**Direction:**
The records are to be restated in their entirety, word for word.

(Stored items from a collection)
====

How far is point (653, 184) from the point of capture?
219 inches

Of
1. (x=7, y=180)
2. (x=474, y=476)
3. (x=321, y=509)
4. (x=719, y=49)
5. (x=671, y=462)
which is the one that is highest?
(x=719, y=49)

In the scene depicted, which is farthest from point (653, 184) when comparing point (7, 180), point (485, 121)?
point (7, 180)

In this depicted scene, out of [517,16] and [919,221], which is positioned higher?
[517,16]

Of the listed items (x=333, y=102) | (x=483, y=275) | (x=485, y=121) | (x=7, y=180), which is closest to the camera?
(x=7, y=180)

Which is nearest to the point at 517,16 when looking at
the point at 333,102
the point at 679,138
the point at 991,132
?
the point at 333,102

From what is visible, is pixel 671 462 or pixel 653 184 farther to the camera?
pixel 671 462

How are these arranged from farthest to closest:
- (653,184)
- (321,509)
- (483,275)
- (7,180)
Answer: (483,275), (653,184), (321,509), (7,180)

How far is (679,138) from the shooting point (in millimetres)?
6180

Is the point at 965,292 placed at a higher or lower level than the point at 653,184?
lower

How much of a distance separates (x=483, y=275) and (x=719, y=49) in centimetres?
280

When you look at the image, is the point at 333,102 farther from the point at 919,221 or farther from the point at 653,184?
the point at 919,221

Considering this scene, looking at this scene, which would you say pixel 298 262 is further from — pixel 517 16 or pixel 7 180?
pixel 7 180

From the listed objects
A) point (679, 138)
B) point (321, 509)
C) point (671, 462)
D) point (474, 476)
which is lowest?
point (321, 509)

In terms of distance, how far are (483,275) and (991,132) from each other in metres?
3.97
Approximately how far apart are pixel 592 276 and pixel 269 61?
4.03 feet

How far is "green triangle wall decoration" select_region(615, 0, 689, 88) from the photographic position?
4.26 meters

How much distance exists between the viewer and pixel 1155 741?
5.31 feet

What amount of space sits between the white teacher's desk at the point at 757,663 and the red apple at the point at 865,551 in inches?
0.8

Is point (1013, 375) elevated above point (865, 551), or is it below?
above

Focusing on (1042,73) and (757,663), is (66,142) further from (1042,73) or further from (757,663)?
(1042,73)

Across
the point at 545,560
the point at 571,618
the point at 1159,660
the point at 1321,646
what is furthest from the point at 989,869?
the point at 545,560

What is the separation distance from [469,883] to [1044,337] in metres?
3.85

====

**Complete answer:**
How far is point (653, 184) from the point of capture?
219 inches

Of
1. (x=7, y=180)
2. (x=474, y=476)
3. (x=321, y=509)
4. (x=719, y=49)
5. (x=671, y=462)
which is the one that is highest?
(x=719, y=49)

In the scene depicted, which is farthest from point (653, 184) when comparing point (7, 180), point (485, 121)?
point (7, 180)

In this depicted scene, out of [517,16] and [919,221], which is positioned higher?
[517,16]

Of the listed items (x=333, y=102) | (x=483, y=275) | (x=485, y=121) | (x=7, y=180), which is closest to the camera?
(x=7, y=180)

Which is nearest to the point at 517,16 when looking at
the point at 333,102
the point at 679,138
the point at 991,132
?
the point at 333,102

From what is visible, is pixel 671 462 or pixel 653 184 farther to the camera?
pixel 671 462

How are these arranged from farthest to closest:
- (653,184)
- (321,509)
- (483,275)
- (7,180)
Answer: (483,275), (653,184), (321,509), (7,180)

How far is (679,138) from the shooting point (in millimetres)?
6180

Is the point at 965,292 placed at a higher or lower level than the point at 653,184?
lower

How much of a distance separates (x=483, y=275) and (x=719, y=49) in centimetres?
280

When you look at the image, is the point at 333,102 farther from the point at 919,221 or farther from the point at 653,184?
the point at 919,221

Considering this scene, looking at this scene, which would you say pixel 298 262 is further from — pixel 517 16 or pixel 7 180?
pixel 7 180

From the listed objects
A) point (679, 138)
B) point (321, 509)
C) point (671, 462)
D) point (474, 476)
which is lowest?
point (321, 509)

In terms of distance, how far are (483,275) and (991,132) from each other in metres?
3.97
Approximately how far apart are pixel 592 276 and pixel 269 61?
4.03 feet

How far is "green triangle wall decoration" select_region(615, 0, 689, 88) from the photographic position?
4.26 meters

How much distance exists between the viewer and pixel 1155 741?
5.31 feet

What amount of space sits between the white teacher's desk at the point at 757,663 and the red apple at the point at 865,551 in inches?
0.8

Is point (1013, 375) elevated above point (865, 551), or is it below?
above

Focusing on (1042,73) and (757,663), is (66,142) further from (1042,73) or further from (757,663)?
(1042,73)

Across
the point at 545,560
the point at 571,618
the point at 1159,660
the point at 1321,646
what is furthest from the point at 989,869?
the point at 545,560

What is the separation distance from [469,883] to [1044,337] in metres?
3.85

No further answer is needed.